Legado de amor e liderança

Com o tema “Eu amo a IPI do Brasil”, a edição de fevereiro de O Estandarte traz uma entrevista especial com o Rev. Leontino Farias dos Santos, que encerrou...

 

A trajetória do Rev. Leontino na IPI do Brasil

Com o tema “Eu amo a IPI do Brasil”, a edição de fevereiro de O Estandarte traz uma entrevista especial com o Rev. Leontino Farias dos Santos, que encerrou recentemente suas atividades na FATIPI após 46 anos dedicados à educação teológica da IPI do Brasil. 

Ex-presidente da Assembleia Geral da IPI do Brasil, ele reflete sobre sua trajetória de amor e serviço à igreja, compartilhando experiências que unem ministério pastoral, ensino e projetos inovadores. 

Inspirado por uma visão de fé transformadora, o Rev. Leontino deixa um legado que continua a impactar gerações e a fortalecer a missão da nossa igreja.

 

O que significa para o senhor, que dedicou décadas à IPI do Brasil como pastor, professor e líder, declarar: “Eu amo a IPI do Brasil”?

É um gesto e uma atitude de reconhecimento pelo que essa igreja fez por mim, desde minha infância e adolescência. A começar pela minha origem, simples, humilde, proveniente da periferia da cidade, a 1ª IPI de Aracaju me possibilitou crescimento e desenvolvimento. Devo a essa igreja minha cidadania como “homem”, digno, civilizado, respeitoso e respeitado na sociedade, com acesso ao mundo do conhecimento e de oportunidades de trabalho, com liberdade para “pensar com a minha cabeça”. 

 

Como a sua experiência como presidente da Assembleia Geral e capelão da FATIPI moldou a sua visão sobre os desafios da IPI do Brasil ao longo dos anos?

Minha experiência como presidente da Assembleia Geral da IPI do Brasil foi o resultado de anos de luta e trabalho por transformações na igreja e na sociedade, com esperança por um novo porvir.

· · ·

TAREFAS PROPOSTAS –
A. Extraia do texto sobre o Rev. Leontino, sem alterações, o trecho que vai de “É um gesto e” a “longo dos anos?”.
B. Reescreva de forma mais concisa o parágrafo do texto sobre o Rev. Leontino iniciado por “É um gesto e uma atitude”, preservando seus fatos principais.
Os dados apresentados a seguir não têm relação com o texto sobre o Rev. Leontino.

· · ·

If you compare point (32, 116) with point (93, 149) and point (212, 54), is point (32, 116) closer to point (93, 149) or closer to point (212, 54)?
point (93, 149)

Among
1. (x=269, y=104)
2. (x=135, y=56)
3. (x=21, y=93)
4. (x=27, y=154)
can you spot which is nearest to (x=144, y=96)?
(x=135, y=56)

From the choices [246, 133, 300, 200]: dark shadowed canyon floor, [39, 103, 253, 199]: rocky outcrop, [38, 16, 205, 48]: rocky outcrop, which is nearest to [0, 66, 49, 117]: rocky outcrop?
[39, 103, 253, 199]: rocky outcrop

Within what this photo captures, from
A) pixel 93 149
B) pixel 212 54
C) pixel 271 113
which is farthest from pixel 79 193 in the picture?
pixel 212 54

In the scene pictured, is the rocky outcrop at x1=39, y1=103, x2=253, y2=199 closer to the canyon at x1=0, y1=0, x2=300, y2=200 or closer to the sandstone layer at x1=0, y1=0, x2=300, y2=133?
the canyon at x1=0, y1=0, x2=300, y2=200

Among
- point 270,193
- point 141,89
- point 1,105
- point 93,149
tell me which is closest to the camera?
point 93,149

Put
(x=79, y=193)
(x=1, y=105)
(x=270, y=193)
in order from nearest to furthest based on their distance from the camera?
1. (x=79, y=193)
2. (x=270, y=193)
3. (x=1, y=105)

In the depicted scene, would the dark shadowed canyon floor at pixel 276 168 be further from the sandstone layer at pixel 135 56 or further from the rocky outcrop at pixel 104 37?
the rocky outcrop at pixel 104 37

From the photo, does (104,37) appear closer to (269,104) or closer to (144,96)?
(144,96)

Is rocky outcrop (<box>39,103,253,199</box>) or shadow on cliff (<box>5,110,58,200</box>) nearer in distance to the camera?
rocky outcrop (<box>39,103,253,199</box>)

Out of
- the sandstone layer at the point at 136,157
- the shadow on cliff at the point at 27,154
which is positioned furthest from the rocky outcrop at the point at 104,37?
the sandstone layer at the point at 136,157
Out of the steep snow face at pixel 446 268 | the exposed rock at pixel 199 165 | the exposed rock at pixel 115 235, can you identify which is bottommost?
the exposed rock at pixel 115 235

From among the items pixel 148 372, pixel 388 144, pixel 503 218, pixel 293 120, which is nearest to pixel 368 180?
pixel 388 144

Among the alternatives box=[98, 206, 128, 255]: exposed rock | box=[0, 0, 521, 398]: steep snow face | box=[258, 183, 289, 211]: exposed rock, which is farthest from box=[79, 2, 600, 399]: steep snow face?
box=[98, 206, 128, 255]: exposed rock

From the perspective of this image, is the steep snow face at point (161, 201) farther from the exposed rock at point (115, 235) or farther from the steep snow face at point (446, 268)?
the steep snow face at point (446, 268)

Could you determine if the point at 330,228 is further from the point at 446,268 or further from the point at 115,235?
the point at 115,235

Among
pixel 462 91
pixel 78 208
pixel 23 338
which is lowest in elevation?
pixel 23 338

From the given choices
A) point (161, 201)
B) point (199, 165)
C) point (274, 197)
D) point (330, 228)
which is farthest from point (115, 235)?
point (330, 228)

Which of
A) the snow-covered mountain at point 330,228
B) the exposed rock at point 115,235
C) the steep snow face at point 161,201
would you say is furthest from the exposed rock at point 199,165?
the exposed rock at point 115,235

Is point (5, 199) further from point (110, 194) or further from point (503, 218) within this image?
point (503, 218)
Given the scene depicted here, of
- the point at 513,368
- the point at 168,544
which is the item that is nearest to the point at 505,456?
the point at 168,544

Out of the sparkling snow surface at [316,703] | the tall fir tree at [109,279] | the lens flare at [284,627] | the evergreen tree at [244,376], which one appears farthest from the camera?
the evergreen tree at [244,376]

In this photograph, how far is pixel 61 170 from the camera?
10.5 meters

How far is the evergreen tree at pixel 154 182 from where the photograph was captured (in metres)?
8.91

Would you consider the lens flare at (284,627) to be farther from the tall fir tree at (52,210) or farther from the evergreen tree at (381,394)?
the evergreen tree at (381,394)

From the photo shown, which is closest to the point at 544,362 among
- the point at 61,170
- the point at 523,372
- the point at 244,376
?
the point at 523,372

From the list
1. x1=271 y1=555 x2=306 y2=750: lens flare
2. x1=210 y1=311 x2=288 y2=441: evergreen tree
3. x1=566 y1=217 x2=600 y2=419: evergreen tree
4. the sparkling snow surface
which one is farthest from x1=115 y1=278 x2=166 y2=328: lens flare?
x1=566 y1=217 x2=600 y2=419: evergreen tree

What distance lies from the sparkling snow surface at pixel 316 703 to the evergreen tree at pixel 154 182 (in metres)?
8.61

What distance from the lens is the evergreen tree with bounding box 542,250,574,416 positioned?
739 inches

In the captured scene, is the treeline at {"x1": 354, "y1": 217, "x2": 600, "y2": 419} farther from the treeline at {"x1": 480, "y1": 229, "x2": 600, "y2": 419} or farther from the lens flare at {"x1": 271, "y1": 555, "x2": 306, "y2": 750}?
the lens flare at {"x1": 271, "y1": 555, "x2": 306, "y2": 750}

· · ·

RESPOSTAS EM SEQUÊNCIA –
A.
É um gesto e uma atitude de reconhecimento pelo que essa igreja fez por mim, desde minha infância e adolescência. A começar pela minha origem, simples, humilde, proveniente da periferia da cidade, a 1ª IPI de Aracaju me possibilitou crescimento e desenvolvimento. Devo a essa igreja minha cidadania como “homem”, digno, civilizado, respeitoso e respeitado na sociedade, com acesso ao mundo do conhecimento e de oportunidades de trabalho, com liberdade para “pensar com a minha cabeça”. 

 

Como a sua experiência como presidente da Assembleia Geral e capelão da FATIPI moldou a sua visão sobre os desafios da IPI do Brasil ao longo dos anos?

B. É um gesto de reconhecimento pelo que a igreja fez por mim desde a infância e a adolescência. De origem simples, humilde e da periferia da cidade, encontrei na 1ª IPI de Aracaju crescimento e desenvolvimento. A ela devo minha cidadania como “homem” digno, civilizado, respeitoso e respeitado na sociedade. Devo a ela também o acesso ao conhecimento e a oportunidades de trabalho e a liberdade para “pensar com a minha cabeça”.